What lines below include the word "score"? Copy each one.
§
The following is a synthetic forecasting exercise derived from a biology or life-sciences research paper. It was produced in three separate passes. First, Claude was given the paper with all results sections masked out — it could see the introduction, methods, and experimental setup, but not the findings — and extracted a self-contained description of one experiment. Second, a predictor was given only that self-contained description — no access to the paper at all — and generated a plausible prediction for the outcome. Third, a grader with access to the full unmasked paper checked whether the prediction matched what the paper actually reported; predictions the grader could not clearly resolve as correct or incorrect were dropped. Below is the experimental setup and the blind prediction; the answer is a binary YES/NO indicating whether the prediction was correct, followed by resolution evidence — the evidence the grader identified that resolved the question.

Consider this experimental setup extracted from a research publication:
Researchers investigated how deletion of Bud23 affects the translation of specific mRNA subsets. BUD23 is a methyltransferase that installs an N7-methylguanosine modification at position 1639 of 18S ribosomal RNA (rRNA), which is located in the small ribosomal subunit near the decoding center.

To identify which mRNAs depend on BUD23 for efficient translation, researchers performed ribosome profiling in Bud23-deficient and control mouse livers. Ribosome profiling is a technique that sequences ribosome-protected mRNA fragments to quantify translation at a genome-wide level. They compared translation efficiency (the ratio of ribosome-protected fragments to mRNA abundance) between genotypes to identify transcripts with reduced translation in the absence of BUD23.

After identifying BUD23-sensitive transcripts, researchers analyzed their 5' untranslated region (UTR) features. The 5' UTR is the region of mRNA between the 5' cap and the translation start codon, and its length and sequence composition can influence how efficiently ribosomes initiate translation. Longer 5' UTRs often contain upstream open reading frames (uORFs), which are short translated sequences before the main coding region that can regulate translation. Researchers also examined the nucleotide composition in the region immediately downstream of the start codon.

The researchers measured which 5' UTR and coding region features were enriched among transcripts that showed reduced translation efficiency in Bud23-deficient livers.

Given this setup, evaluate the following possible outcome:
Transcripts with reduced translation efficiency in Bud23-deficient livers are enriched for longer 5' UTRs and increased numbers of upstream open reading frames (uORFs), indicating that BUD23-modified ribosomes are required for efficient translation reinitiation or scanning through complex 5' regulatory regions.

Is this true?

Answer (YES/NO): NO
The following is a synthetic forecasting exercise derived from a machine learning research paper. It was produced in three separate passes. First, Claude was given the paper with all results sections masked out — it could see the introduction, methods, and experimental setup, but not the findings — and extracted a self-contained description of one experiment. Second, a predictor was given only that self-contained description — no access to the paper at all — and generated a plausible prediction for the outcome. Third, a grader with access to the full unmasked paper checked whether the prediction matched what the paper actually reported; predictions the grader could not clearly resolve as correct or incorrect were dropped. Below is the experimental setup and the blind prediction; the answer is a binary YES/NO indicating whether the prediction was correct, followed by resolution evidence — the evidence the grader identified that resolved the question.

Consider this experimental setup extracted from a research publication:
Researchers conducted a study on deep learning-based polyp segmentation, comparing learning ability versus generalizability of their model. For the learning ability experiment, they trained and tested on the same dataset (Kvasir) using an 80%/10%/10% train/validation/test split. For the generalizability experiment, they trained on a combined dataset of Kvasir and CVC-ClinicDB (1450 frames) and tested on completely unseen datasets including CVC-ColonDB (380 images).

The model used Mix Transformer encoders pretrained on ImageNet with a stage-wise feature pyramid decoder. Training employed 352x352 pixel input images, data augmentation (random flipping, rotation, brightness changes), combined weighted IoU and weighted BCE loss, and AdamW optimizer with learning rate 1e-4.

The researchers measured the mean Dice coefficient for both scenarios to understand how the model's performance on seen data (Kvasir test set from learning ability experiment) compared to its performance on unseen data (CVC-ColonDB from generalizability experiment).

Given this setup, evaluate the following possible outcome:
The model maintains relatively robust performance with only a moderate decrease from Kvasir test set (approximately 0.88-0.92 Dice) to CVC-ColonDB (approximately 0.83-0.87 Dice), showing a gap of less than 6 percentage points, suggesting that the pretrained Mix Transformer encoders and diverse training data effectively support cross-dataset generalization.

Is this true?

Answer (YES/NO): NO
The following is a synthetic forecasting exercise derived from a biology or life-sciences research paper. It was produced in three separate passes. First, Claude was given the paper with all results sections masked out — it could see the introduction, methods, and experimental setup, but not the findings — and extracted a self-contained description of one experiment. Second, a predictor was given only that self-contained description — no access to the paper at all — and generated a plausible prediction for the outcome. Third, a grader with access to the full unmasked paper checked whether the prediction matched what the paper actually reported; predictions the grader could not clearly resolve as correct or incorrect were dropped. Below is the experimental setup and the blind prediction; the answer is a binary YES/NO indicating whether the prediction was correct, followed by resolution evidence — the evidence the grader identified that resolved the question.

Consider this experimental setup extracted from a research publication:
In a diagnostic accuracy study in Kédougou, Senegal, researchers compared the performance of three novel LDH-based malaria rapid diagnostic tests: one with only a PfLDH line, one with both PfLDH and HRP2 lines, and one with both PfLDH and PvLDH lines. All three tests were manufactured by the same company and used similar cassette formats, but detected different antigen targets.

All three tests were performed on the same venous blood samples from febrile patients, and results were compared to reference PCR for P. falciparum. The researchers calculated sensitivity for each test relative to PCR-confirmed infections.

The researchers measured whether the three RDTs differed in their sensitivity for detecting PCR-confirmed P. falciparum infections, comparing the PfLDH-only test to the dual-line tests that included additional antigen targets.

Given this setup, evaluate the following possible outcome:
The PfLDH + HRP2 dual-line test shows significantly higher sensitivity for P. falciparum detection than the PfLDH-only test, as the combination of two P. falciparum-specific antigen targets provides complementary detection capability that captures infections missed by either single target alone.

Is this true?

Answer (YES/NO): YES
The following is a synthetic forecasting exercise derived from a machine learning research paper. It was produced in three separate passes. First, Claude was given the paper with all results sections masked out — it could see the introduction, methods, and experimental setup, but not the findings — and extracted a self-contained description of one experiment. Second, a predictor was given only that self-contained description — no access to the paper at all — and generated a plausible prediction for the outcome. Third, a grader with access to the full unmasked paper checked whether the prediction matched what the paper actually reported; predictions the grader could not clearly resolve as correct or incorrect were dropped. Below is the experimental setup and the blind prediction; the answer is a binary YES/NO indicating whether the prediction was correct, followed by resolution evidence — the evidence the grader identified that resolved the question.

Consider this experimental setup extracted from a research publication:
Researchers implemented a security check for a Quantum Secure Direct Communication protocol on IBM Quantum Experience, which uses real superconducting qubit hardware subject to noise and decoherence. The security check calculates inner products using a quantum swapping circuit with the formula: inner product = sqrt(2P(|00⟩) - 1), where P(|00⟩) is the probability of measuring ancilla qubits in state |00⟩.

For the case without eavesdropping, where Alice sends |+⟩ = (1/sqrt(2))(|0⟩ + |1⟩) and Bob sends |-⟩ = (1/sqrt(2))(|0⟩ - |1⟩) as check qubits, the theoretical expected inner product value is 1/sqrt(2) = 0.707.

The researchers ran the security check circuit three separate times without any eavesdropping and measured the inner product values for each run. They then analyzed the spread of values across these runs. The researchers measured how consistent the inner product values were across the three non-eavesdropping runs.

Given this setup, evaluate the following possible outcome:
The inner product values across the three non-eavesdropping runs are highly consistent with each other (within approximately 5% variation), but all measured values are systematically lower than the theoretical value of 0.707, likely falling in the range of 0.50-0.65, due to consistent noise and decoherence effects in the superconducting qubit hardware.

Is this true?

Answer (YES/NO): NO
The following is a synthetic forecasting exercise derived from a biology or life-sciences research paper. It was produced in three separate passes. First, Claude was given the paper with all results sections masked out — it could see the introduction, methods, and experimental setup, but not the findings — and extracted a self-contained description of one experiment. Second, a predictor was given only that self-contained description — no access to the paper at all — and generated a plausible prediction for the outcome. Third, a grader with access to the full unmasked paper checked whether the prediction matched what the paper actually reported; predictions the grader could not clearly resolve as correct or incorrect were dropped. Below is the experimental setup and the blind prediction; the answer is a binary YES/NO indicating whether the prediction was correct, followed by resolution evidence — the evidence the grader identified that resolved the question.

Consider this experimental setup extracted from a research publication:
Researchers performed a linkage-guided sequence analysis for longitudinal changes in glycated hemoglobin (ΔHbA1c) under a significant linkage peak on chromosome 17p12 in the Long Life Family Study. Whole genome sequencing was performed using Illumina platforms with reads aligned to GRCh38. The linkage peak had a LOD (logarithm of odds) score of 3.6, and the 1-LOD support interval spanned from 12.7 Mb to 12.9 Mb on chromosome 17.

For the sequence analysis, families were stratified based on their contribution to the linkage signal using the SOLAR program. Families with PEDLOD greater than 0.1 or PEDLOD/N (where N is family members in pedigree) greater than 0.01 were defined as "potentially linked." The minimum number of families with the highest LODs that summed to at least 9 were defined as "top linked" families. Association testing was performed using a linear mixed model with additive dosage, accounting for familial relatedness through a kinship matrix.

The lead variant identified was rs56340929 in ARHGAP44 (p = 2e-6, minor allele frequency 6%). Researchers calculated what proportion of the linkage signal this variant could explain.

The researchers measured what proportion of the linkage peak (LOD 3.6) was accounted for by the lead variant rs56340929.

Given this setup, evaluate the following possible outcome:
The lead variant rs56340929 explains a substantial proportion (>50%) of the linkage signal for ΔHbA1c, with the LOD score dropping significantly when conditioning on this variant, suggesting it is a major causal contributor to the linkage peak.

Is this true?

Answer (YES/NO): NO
§
Result below
Researchers performed a linkage-guided sequence analysis for longitudinal changes in glycated hemoglobin (ΔHbA1c) under a significant linkage peak on chromosome 17p12 in the Long Life Family Study. Whole genome sequencing was performed using Illumina platforms with reads aligned to GRCh38. The linkage peak had a LOD (logarithm of odds) score of 3.6, and the 1-LOD support interval spanned from 12.7 Mb to 12.9 Mb on chromosome 17.
The lead variant rs56340929 explains a substantial proportion (>50%) of the linkage signal for ΔHbA1c, with the LOD score dropping significantly when conditioning on this variant, suggesting it is a major causal contributor to the linkage peak.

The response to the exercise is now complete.